Fawning season brings an expected increase in the commitment that she, Tony and Luke have for their farm, but all throughout the night when fawns first arrive, it’s Hall who is preparing and feeding bottles to any newborn that might need one. Sharing her strong protective mothering instincts for fawns is Mitzi Holland, who along with her husband Jason and son Jack have operated Barren River Whitetails in Gamaliel (south central), Kentucky since 2018. “We also raise cattle, but I’ve never felt like they were mine,” Holland said. “But with the deer I do feel like they are mine. People assume with agriculture it’s the male who’s running everything but that’s not always the case. Successful farms have the strong presence of women.”

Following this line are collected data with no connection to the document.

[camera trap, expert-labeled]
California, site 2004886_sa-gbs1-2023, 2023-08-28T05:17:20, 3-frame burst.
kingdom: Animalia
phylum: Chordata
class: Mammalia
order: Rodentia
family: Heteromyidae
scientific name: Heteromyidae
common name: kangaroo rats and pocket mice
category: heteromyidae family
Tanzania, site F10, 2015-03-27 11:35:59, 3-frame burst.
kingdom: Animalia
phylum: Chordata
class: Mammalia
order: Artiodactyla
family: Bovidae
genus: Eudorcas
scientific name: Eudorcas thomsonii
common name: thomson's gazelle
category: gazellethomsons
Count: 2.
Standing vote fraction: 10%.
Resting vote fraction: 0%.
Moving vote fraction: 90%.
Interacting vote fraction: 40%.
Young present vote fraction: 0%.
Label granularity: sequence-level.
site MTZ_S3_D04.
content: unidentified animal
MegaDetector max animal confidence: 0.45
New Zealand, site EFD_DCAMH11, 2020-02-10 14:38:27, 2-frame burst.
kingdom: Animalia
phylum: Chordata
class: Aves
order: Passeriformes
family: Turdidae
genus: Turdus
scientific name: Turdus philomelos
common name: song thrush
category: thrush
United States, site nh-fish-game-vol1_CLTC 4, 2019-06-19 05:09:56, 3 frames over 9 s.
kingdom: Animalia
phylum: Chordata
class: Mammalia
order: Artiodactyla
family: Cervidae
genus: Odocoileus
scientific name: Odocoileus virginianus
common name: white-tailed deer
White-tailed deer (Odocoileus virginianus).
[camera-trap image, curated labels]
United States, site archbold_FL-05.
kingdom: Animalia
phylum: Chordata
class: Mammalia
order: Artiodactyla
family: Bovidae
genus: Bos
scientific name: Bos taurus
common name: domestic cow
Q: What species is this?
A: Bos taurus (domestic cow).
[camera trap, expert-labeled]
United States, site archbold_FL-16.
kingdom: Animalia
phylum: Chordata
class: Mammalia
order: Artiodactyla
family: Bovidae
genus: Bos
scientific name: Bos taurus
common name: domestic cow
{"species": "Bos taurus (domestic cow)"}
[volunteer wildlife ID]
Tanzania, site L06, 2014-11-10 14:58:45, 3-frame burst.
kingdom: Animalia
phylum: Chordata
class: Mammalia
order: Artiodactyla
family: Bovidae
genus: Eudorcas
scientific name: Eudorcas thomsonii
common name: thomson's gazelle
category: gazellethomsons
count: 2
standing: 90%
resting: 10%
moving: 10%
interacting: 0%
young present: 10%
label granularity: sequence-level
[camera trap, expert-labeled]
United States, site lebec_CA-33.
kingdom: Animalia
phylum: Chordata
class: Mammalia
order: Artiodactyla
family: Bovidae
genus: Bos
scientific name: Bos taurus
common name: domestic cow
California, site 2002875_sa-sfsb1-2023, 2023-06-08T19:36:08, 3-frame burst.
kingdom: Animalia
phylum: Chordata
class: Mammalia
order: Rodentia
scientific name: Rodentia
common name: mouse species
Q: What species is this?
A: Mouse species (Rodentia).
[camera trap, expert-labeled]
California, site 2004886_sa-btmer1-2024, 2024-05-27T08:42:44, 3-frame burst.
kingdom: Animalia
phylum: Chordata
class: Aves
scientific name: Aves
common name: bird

“Women can be just as impactful as males as long as the passion in there,” Hall added. Both women agree that the willingness to perhaps work harder than you have ever worked in your entire life, is also a necessity when it comes to running a family-owned and operated deer farm. There isn’t one job that either woman has ever shied away from whether it be putting up a fence, record keeping, feeding, paperwork, financials, sending bills or gathering permits. While they are grateful for the fortitude that deer farming has required of them, they are also grateful for the life lessons it has taught their children.

“First of all, your children learn they are responsible for a life,” Holland said. “They witness the cycle of life, and they learn responsibility and that the deer are not going to make it without you. How that will shape them as an adult is amazing. To realize nothing is free and easy and to not have a sense of entitlement and to know that hard work pays off.” In addition, Hall believes “the biggest benefit is teaching them responsibility and to have a good management and work ethic. We have a lot invested and when we lose an animal, it hurts us all.”

“I have a new respect for deer and a new perspective on how hard life is to live in the wild,” Hall said. “And in knowing how important women can be to the cervid industry, I’m very glad that Mitzi and I, along with so many others, can be a vital part of it.”